28 December 2009

Clues On Short-Term Memory in Hippocampus


Researchers Ben Strowbridge and Phillip Larimer at Case Western Reserve have studied thin slices of living rodent hippocampus, and discovered some potentially important new clues about short term memory.
Their study will be published in the February 2010 issue of Nature Neuroscience and is currently available online.

Neuroscientists often classify human memory into three types: declarative memory, such as storing facts or remembering specific events; procedural memory, such as learning how to play the piano or shoot basketballs; and working memory, a type of short-term storage like remembering a phone number. With this particular study, Strowbridge and Larimer, were interested in identifying the specific circuits that could be responsible for working memory.

Using isolated pieces of rodent brain tissue, Larimer discovered a way to recreate a type of working memory in vitro. He was studying a particular type of brain neuron, called mossy cells, which are often damaged in people with epilepsy and are part of the hippocampus....
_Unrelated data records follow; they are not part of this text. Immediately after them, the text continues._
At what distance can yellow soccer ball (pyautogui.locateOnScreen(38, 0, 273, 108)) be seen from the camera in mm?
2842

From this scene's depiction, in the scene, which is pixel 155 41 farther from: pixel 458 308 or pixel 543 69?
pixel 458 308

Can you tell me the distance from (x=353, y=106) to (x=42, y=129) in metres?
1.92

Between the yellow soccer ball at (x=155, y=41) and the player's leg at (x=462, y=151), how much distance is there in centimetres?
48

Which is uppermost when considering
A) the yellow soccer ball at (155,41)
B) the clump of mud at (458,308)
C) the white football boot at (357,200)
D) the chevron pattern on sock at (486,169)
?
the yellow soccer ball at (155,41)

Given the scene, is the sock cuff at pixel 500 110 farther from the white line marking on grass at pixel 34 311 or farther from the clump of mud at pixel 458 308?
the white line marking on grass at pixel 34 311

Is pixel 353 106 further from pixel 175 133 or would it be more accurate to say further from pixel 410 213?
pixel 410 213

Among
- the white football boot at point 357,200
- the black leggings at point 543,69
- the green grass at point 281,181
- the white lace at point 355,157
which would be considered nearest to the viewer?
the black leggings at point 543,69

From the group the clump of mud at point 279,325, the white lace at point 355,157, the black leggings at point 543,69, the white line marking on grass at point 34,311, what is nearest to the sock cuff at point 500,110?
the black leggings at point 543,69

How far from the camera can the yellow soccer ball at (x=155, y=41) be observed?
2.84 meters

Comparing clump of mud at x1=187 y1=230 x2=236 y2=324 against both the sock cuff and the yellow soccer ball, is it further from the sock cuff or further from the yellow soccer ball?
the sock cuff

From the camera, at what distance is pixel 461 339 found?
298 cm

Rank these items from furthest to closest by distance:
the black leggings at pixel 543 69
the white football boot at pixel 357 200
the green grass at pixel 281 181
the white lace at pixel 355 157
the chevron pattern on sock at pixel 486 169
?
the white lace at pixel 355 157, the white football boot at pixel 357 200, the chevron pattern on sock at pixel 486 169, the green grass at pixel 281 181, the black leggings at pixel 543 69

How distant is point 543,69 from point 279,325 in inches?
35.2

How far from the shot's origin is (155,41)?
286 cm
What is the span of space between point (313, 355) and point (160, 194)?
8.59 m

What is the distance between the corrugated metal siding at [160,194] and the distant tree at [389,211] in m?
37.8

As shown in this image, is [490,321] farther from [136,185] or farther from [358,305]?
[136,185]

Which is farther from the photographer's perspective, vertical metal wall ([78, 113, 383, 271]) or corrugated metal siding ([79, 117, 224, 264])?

...Mossy cells are unusual because they maintain much of their normal activity even when kept alive in thin brain slices. The spontaneous electrical activity Larimer and Strowbridge found in mossy cells was critical to their discovery of memory traces in this brain region.

When stimulating electrodes were inserted in the hippocampal brain slice the spontaneous activity in the mossy cells remembered which electrode had been activated. The memory in vitro lasted about 10 seconds, about as long as many types of working memories studied in people....

..."Like our own memories, the memories we created in isolated brain slices were stored in many different neurons or cells, that's why we had to watch several different cells to see the stored information," said Strowbridge.

Larimer and Strowbridge also found the brain circuit that enabled the hippocampus to remember which input pathway had been activated. The memory effect occurred because of a rare type of brain cell called semilunar granule cells, described in 1893 by the father of neuroscience, Ramón y Cajal. The semilunar granule cells have an unusual form of persistent activity, allowing them to maintain memory and connect to the mossy cells. That was the foundation for this paper. The semilunar granule cells remained an obscurity for more than a century until Strowbridge's group rediscovered them in a paper they published in 2007....

...Strowbridge's group is now looking into how much information they can store in the hippocampus.

"It took us four years to be able to reproducibly store two bits of information for 10 seconds" says Larimer. "Our findings should progress faster now that we know what to look for and have found the brain circuit that actually holds the memory." _SD
The semilunar granule cells (as a group) appear to be specially adapted via evolution to allow a persistent actively maintained memory for several seconds -- up to 10 seconds in the rodent hippocampal slices. Short term memory in the human brain can last longer.

How short term memories were stored -- and how they are transferred to long-term memory -- are important problems in neuroscience, and the science of consciousness formation.

We have seen in the previous post that the cortex can maintain a type of ultra-short term "echo memory" or "liquid mind", that allows for sophisticated integration and combinations of sensory input (and almost certainly of a wide range of mental images). As discussed previously, this echo memory is likely to be an important mechanism for maintaining moment to moment continuity of thought, and a sense of subjective reality.